• Direction:
Reproduce the rows below, swapping every "small stone" for "pebble" and changing nothing else.

• Data listing:

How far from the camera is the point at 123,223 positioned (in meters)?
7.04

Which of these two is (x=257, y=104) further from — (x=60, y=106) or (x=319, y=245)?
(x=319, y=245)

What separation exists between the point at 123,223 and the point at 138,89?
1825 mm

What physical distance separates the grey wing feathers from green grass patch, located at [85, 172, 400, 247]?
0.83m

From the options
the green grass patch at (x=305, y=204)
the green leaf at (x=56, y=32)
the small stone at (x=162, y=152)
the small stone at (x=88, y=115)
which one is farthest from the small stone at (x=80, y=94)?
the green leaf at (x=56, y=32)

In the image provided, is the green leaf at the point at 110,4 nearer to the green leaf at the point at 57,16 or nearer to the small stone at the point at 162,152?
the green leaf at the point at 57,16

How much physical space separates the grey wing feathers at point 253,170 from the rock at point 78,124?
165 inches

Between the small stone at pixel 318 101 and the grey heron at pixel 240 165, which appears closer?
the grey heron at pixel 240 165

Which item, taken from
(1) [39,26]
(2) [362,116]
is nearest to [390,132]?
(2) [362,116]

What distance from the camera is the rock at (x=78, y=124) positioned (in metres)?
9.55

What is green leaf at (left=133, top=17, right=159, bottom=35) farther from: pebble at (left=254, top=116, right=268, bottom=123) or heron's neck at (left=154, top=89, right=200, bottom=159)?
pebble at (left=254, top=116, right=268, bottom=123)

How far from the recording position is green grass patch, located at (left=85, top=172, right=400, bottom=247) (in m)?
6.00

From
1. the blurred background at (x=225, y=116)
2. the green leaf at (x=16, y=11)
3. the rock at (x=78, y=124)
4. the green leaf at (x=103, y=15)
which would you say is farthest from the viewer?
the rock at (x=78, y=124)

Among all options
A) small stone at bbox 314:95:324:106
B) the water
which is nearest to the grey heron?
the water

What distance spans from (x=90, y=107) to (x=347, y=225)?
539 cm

• Written answer:
How far from the camera is the point at 123,223 positioned (in meters)?
7.04

Which of these two is (x=257, y=104) further from — (x=60, y=106) or (x=319, y=245)?
(x=319, y=245)

What separation exists between the point at 123,223 and the point at 138,89?
1825 mm

What physical distance separates the grey wing feathers from green grass patch, located at [85, 172, 400, 247]?
0.83m

From the options
the green grass patch at (x=305, y=204)
the green leaf at (x=56, y=32)
the pebble at (x=162, y=152)
the pebble at (x=88, y=115)
which one is farthest from the pebble at (x=80, y=94)?
the green leaf at (x=56, y=32)

In the image provided, is the green leaf at the point at 110,4 nearer to the green leaf at the point at 57,16 or nearer to the pebble at the point at 162,152?
the green leaf at the point at 57,16

How much physical space separates the grey wing feathers at point 253,170 from the rock at point 78,124?
165 inches

Between the pebble at pixel 318 101 and the grey heron at pixel 240 165, which appears closer?
the grey heron at pixel 240 165

Which item, taken from
(1) [39,26]
(2) [362,116]
is nearest to [390,132]?
(2) [362,116]

What distance from the camera is the rock at (x=78, y=124) positioned (in metres)?
9.55

What is green leaf at (left=133, top=17, right=159, bottom=35) farther from: pebble at (left=254, top=116, right=268, bottom=123) or heron's neck at (left=154, top=89, right=200, bottom=159)?
pebble at (left=254, top=116, right=268, bottom=123)

How far from the recording position is green grass patch, located at (left=85, top=172, right=400, bottom=247) (in m)?
6.00

From
1. the blurred background at (x=225, y=116)
2. the green leaf at (x=16, y=11)
3. the rock at (x=78, y=124)
4. the green leaf at (x=103, y=15)
which would you say is farthest from the viewer?
the rock at (x=78, y=124)

Among all options
A) pebble at bbox 314:95:324:106
B) the water
which is nearest to the grey heron?
the water

What distance spans from (x=90, y=107) to (x=347, y=225)?
539 cm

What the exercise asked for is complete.